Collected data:
——

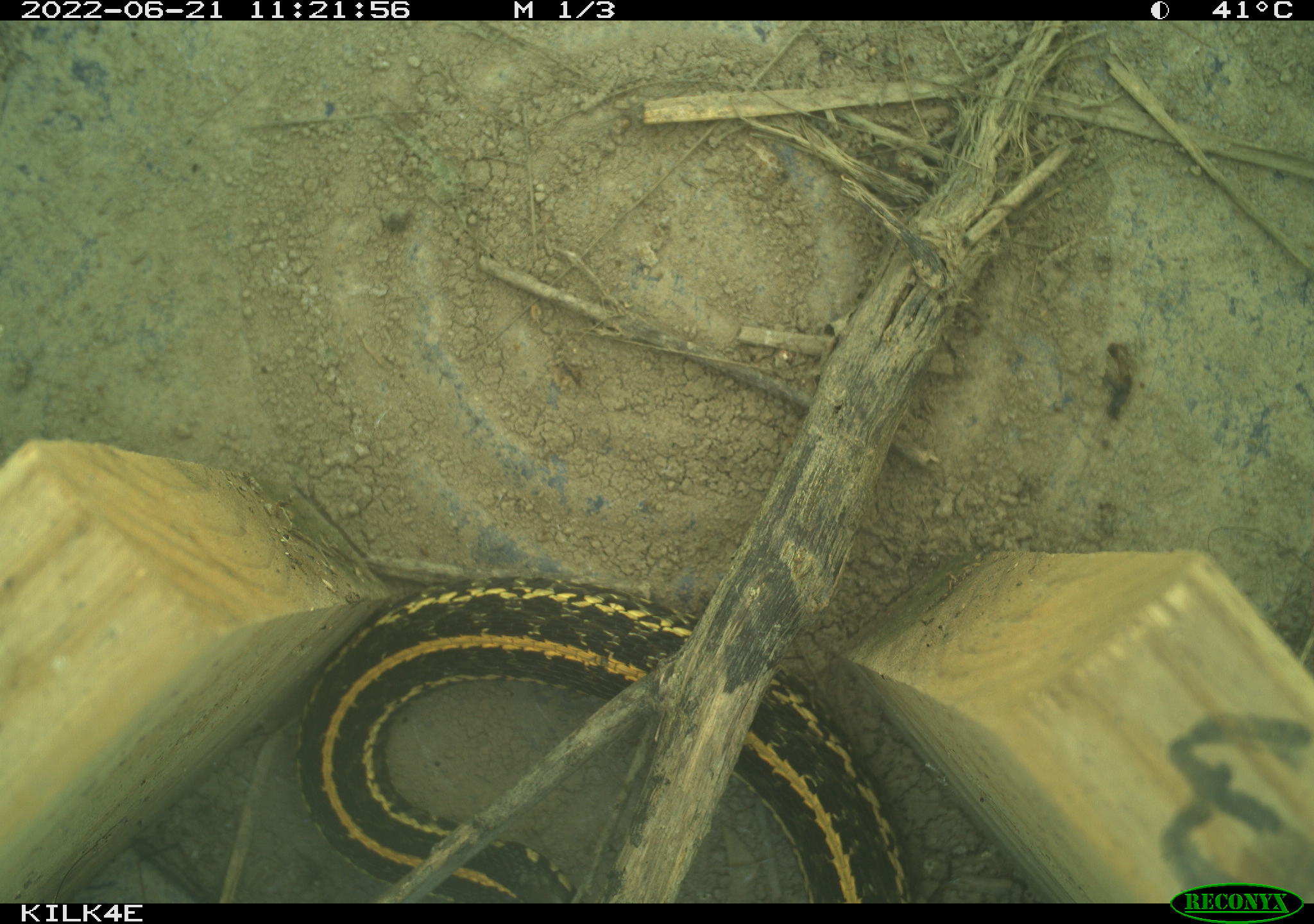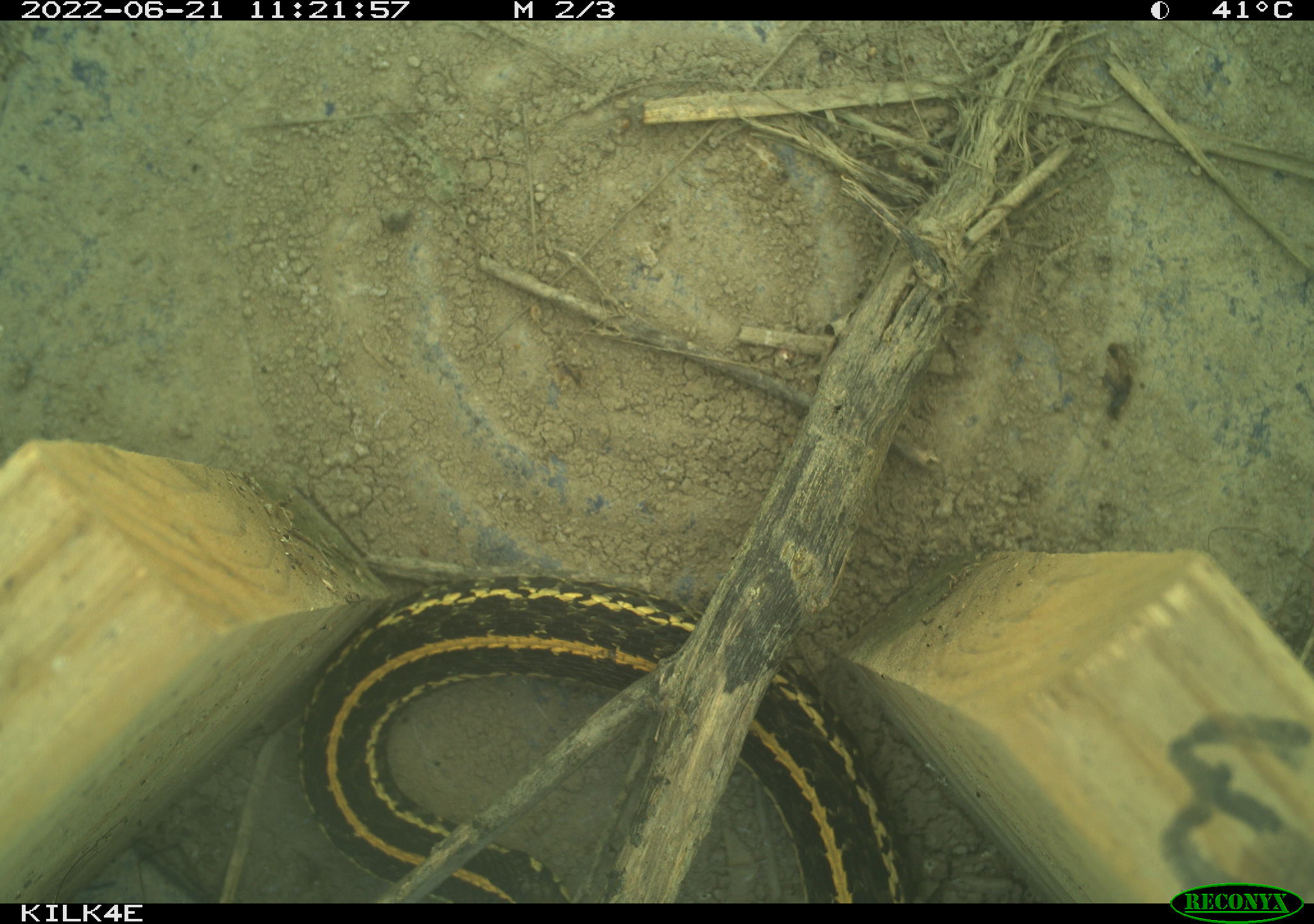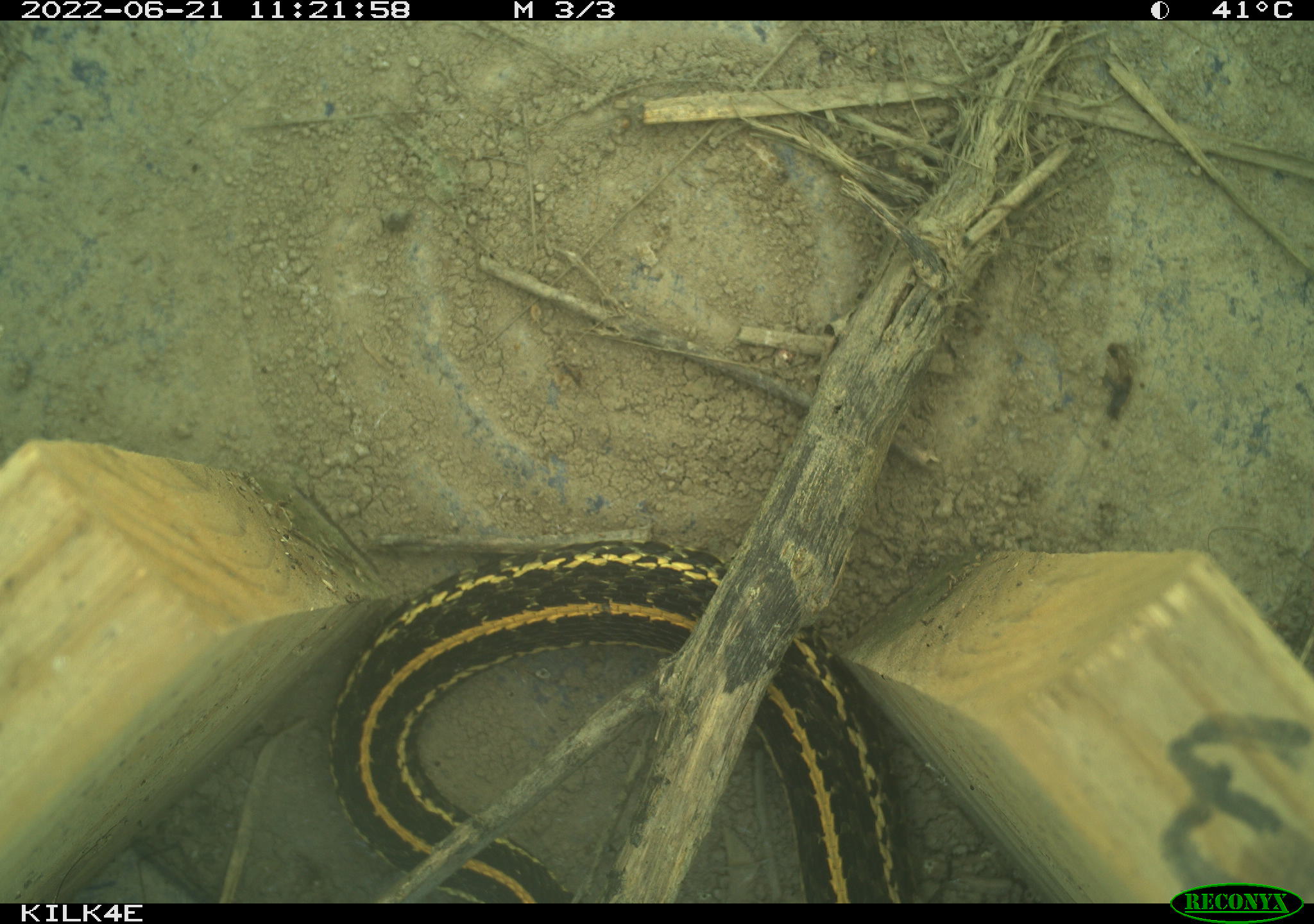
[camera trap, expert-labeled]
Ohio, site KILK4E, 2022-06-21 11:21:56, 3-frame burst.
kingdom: Animalia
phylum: Chordata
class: Reptilia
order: Squamata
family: Colubridae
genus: Thamnophis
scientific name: Thamnophis radix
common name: plains gartersnake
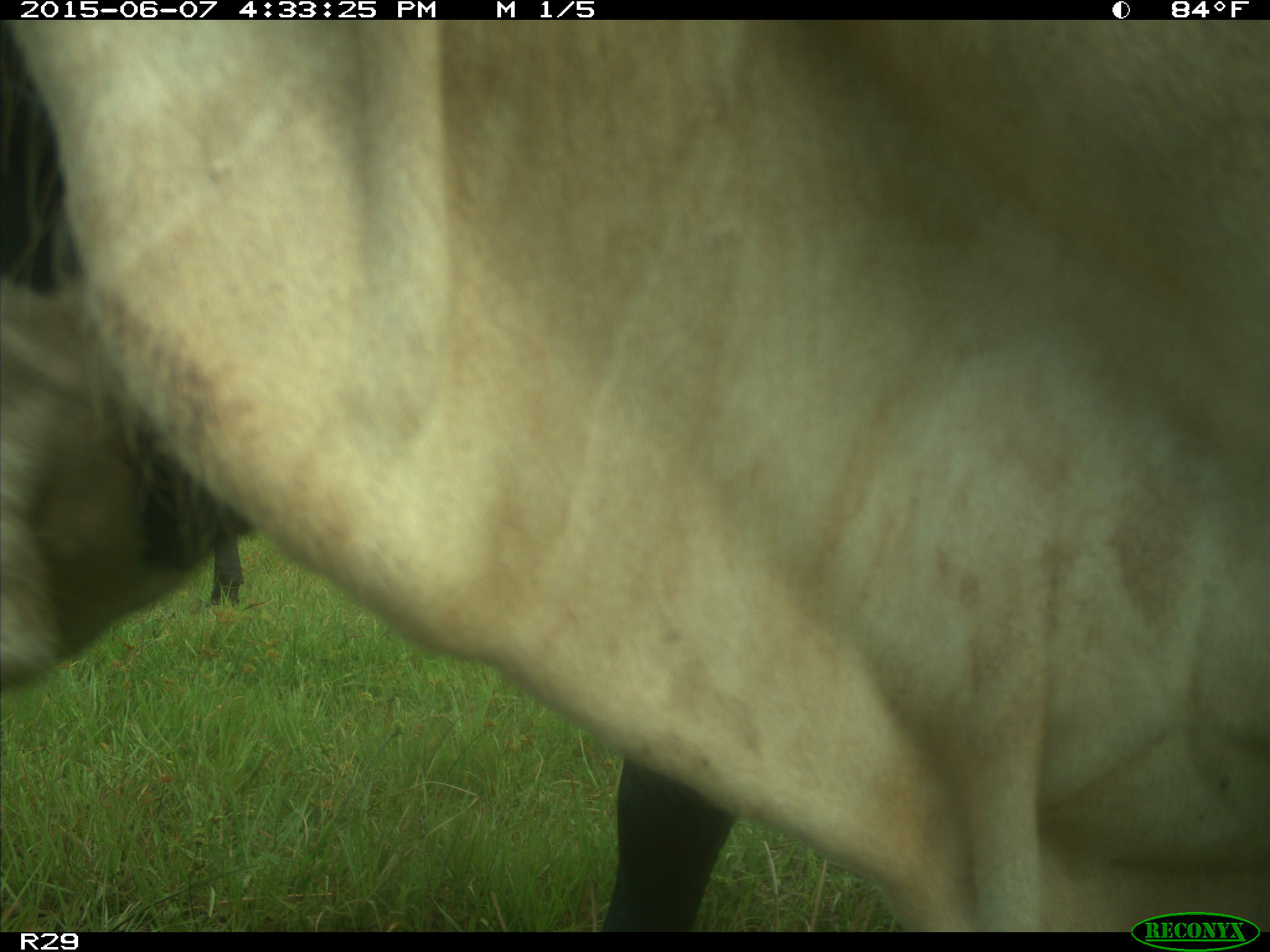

——

Task: Retype each line of the records exactly as it reads; no pictures belong in the copy.

Your response:
[camera trap, expert-labeled]
Ohio, site KILK4E, 2022-06-21 11:21:56, 3-frame burst.
kingdom: Animalia
phylum: Chordata
class: Reptilia
order: Squamata
family: Colubridae
genus: Thamnophis
scientific name: Thamnophis radix
common name: plains gartersnake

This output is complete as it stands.